Given the above, we recommend listing cbETH with borrowing disabled.
We recommend setting the LT at 74% and LTV at 71%. Since this is a new asset, we recommend not opening it in emode immediately but instead revisiting this option several weeks after the market is deployed and stable in production.
After further analysis, we have updated our recommendation to allow the listing of cbETH outside isolation mode.
Generally, as recommended in the Aave docs and as mentioned by several community members on this thread, listing new assets in isolation mode is a conservative approach and good practice.
However, in this case, we think the supply cap recommended is conservative enough to allow listing cbETH outside of isolation mode and recommend the less prudent approach.
If the community desires, we can add both options (yes/no isolation mode) to the Snapshot vote to better understand the current community risk appetite.
I see the risk params are conservative, but wanted to know if you took into account that the uniswap liquidity is not full range. This is key for oracles (not a concern atm because of great liquidity in Coinbase venue), but also for liquidations.
Thanks for the comment @miguelmtz. The above was indeed taken into account in the analysis.
Updated Parameter Recommendations:
Gauntlet and Chaos Labs have collaborated and shared our independent analyses for the listing of cbETH and rETH (recommendations for rETH in a separate post).
Considering the similarities between the analyses and conclusions, we have aligned on a set of recommendations for the initial listing of cbETH on Ethereum V3.
The primary considerations were to allow full utility and usage of the assets by enabling them to be borrowed, starting with relatively conservative LT and Supply/Borrow Caps.
Interest Rate Curve and Reserve Factor
The interest rate curve analyses and recommendations provided by Gauntlet:
cbETH is similar to stETH, which has been listed on Ethereum v2 since last Spring, but since borrowing has always been disabled for stETH, we have no data about how users respond to changes in interest rates. As such, we recommend starting with conservative parameters that can be tweaked later.
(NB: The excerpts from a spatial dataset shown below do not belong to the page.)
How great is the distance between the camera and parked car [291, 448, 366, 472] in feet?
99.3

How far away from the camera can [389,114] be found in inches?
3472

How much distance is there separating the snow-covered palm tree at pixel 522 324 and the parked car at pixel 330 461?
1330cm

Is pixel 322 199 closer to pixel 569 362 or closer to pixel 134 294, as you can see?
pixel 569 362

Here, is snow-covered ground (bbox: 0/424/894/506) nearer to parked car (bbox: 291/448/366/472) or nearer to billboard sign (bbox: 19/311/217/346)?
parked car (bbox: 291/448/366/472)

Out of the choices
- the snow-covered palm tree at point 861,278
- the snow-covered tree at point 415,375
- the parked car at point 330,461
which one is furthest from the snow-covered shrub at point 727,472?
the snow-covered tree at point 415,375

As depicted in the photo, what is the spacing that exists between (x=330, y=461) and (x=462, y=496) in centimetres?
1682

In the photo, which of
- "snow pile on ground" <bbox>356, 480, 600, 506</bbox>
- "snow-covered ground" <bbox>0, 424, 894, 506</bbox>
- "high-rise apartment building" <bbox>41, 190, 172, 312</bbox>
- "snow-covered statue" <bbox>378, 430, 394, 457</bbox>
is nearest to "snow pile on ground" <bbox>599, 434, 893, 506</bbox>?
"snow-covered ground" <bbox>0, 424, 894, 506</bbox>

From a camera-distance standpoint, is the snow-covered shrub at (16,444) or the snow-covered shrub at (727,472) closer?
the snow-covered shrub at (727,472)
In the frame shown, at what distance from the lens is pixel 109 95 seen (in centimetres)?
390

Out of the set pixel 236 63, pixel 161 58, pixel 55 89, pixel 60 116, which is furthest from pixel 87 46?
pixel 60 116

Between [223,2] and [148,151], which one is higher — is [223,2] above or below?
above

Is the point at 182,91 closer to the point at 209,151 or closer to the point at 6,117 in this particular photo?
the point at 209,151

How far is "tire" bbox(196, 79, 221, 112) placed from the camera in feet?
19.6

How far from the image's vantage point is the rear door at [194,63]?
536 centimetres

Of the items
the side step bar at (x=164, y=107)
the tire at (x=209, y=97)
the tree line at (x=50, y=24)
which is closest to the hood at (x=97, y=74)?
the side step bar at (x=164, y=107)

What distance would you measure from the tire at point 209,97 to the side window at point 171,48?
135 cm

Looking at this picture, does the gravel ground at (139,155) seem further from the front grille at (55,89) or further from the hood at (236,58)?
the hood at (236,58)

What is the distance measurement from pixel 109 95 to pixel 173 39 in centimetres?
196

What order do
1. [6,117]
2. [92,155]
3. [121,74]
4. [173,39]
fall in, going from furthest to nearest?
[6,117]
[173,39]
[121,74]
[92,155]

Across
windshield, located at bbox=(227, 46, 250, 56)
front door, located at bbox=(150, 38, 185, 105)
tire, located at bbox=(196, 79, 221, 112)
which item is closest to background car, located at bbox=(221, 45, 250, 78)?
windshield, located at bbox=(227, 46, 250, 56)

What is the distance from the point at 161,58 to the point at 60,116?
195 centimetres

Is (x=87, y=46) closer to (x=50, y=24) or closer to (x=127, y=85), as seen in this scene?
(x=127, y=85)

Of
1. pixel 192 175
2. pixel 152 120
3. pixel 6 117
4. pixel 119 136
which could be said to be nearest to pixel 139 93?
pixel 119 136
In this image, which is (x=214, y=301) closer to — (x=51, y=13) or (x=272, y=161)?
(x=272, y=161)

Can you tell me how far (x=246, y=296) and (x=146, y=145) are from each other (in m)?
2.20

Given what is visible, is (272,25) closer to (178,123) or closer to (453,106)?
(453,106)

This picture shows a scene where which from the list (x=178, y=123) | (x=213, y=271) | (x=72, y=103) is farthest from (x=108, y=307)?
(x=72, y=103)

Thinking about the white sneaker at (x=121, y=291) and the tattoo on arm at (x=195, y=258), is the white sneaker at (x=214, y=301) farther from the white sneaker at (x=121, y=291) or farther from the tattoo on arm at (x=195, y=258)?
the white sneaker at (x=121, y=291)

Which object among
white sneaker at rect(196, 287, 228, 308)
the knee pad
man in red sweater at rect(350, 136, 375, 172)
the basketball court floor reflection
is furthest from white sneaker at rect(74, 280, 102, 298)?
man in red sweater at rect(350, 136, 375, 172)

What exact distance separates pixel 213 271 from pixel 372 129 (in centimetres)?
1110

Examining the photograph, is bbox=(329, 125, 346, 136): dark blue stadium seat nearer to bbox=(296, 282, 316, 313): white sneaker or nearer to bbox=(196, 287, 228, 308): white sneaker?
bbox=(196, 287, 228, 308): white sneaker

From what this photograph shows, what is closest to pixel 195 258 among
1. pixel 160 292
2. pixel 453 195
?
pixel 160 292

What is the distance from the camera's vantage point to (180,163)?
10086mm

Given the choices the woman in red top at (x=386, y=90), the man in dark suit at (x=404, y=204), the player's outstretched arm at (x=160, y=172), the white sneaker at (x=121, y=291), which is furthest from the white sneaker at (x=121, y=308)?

Under these parameters, the borrower interest rate increases linearly from 0% at 0% utilization to 7% at 45% utilization, and then linearly to 307% at 100% utilization. This interest rate curve matches that of the more volatile assets on Aave (1INCH, CRV, ENS, LINK, MKR, UNI). From a risk perspective, interest rate curves need to be designed to reduce the chances of utilization reaching 100% which would prevent suppliers from withdrawing cbETH and prevent liquidators from seizing cbETH collateral when performing liquidations. The proposed interest rate curve is thus desirable because it uses a low optimal utilization and has a high maximum interest rate.
As we’ve discussed before, cbETH shares many characteristics with wstETH, including the type of debt that it will support. Given that wstETH will be initialized with eMode params of LT 93%, LTV 90%, LB 1%, we recommend that cbETH be listed with lower LT and LTV and higher LB to account for the collateral difference.